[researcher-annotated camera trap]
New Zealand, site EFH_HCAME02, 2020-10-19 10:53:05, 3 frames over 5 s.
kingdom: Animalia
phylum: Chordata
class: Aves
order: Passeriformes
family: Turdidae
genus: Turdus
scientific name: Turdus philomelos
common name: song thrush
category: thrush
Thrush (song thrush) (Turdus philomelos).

* * *

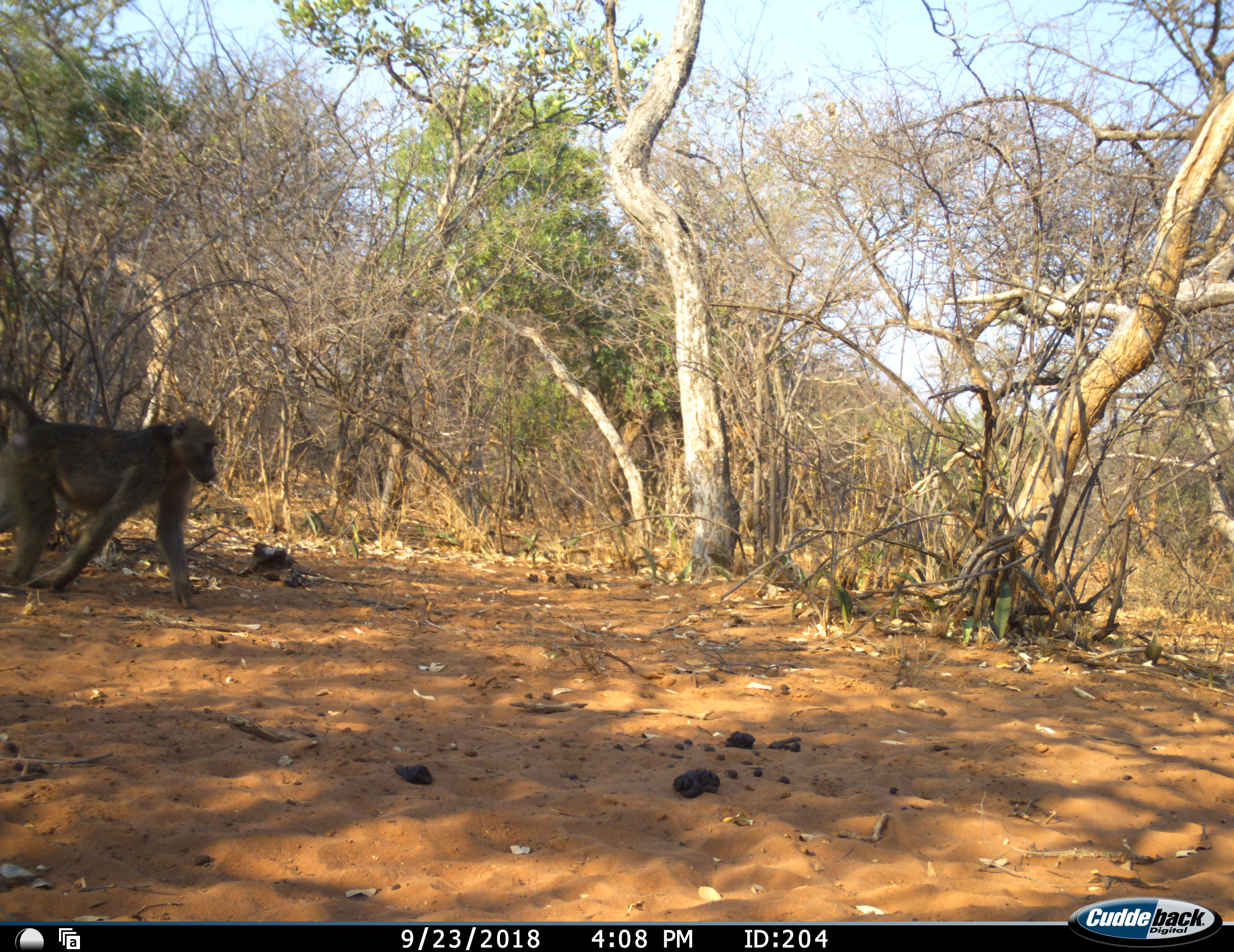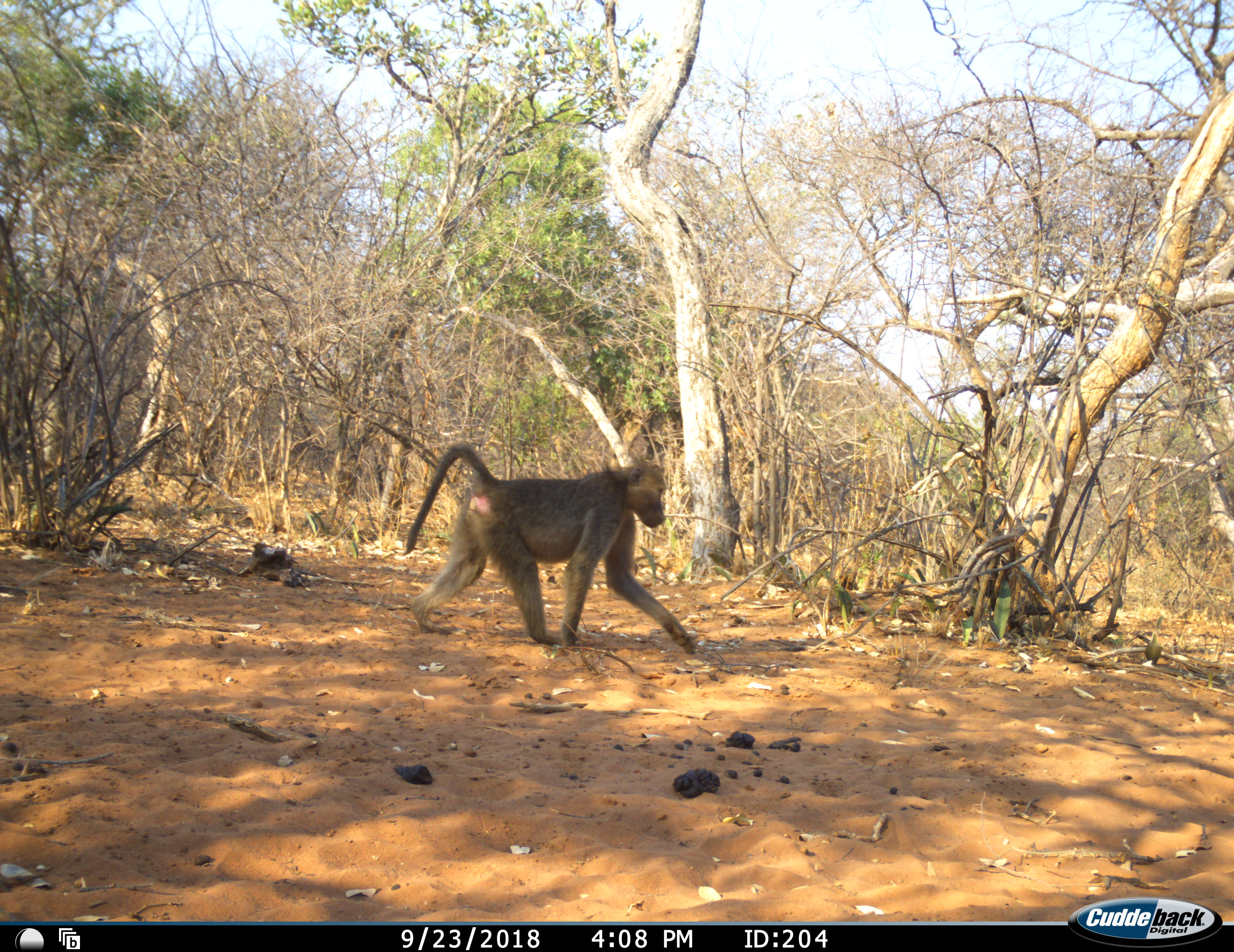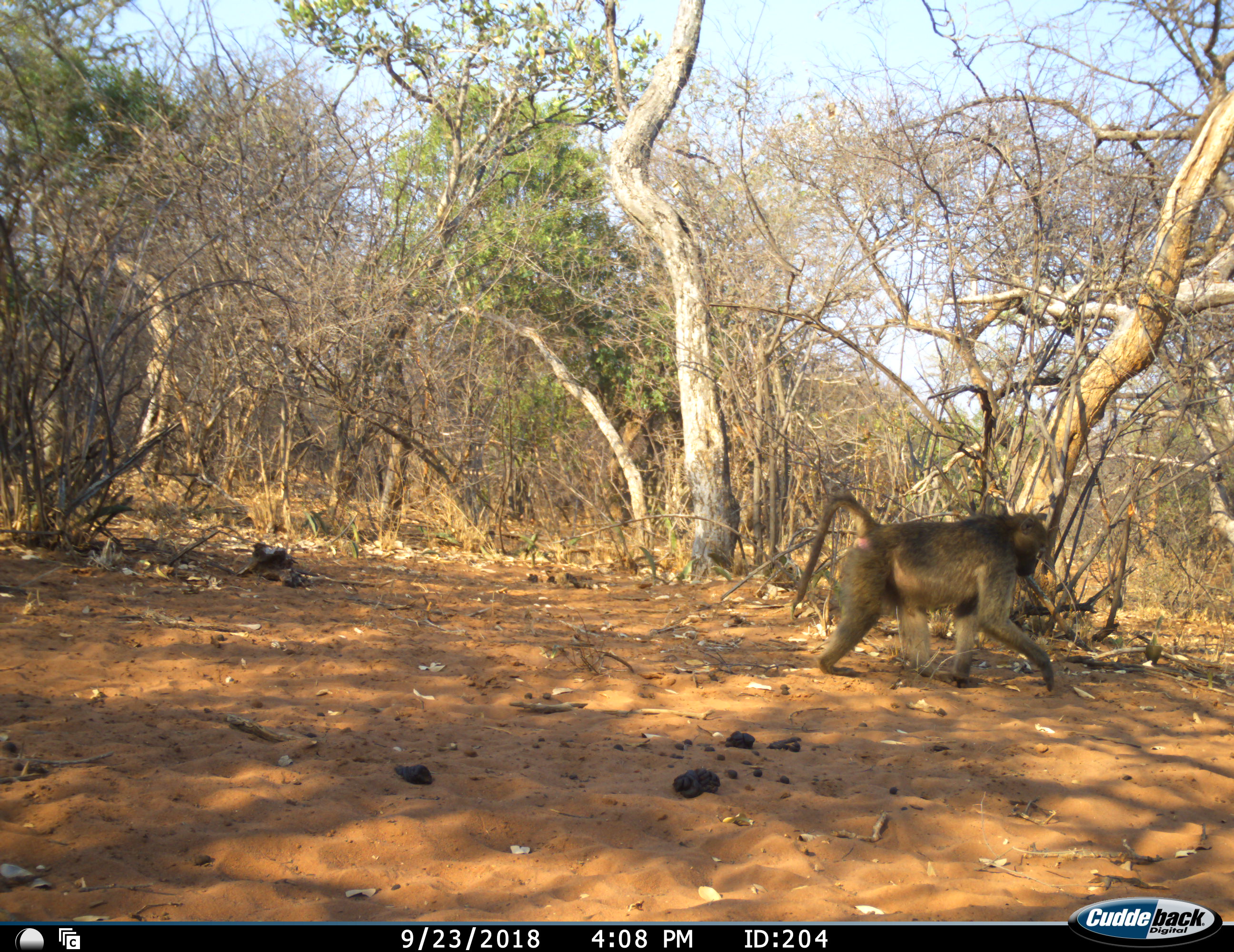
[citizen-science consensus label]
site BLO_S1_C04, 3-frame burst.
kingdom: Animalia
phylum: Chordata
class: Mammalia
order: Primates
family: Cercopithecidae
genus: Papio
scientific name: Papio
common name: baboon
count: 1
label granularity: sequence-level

--

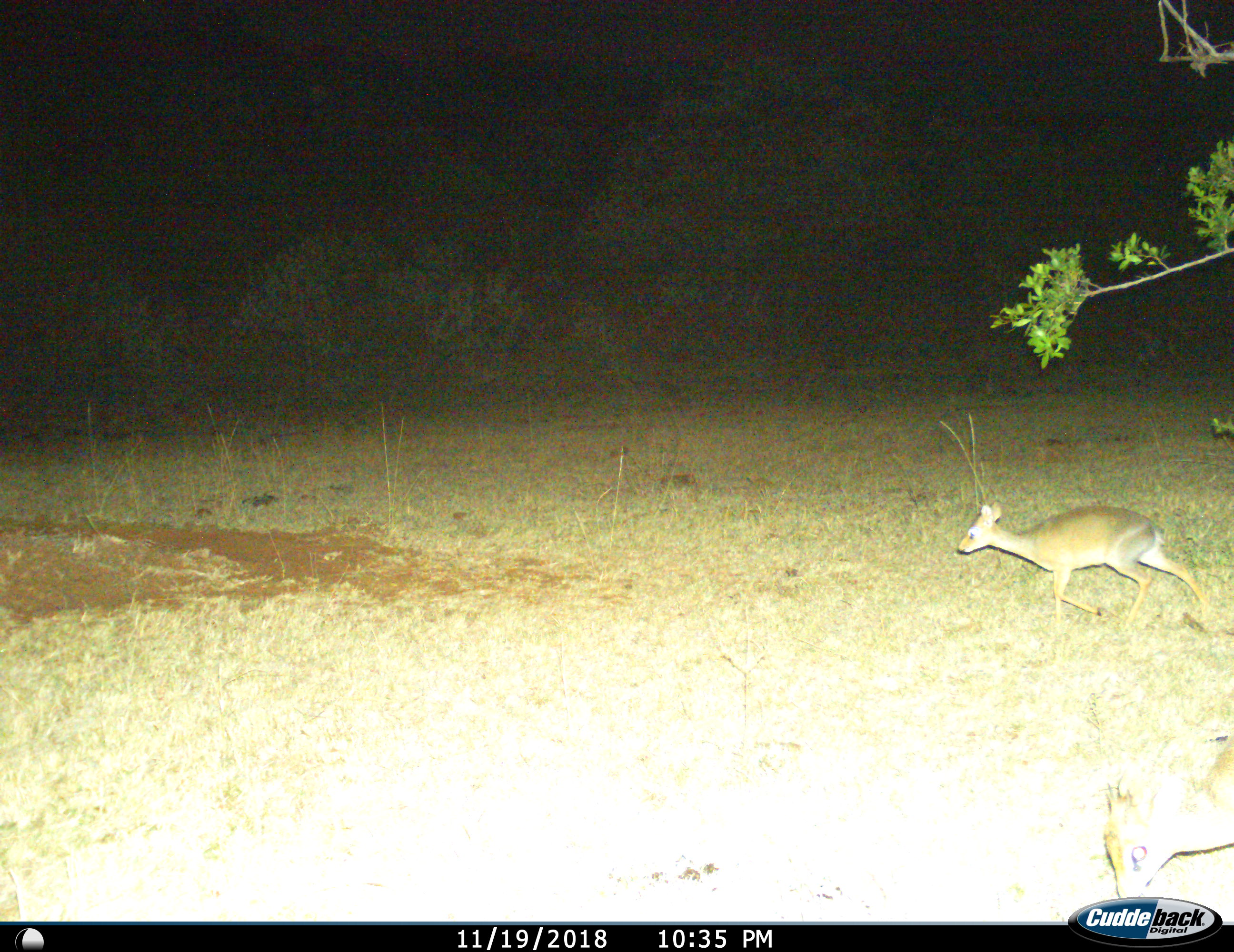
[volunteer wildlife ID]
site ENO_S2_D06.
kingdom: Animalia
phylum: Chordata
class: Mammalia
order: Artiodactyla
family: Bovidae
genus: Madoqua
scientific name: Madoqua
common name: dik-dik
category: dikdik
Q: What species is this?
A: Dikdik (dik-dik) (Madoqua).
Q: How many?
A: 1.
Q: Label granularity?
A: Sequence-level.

### WHAT THE TASK ASKS
Taking the entries above, write out exactly each line from the one holding "site ENO_S2_D06." to the one holding "A: Sequence-level.", both included, and stop there.

### RESPONSE TO THE TASK
site ENO_S2_D06.
kingdom: Animalia
phylum: Chordata
class: Mammalia
order: Artiodactyla
family: Bovidae
genus: Madoqua
scientific name: Madoqua
common name: dik-dik
category: dikdik
Q: What species is this?
A: Dikdik (dik-dik) (Madoqua).
Q: How many?
A: 1.
Q: Label granularity?
A: Sequence-level.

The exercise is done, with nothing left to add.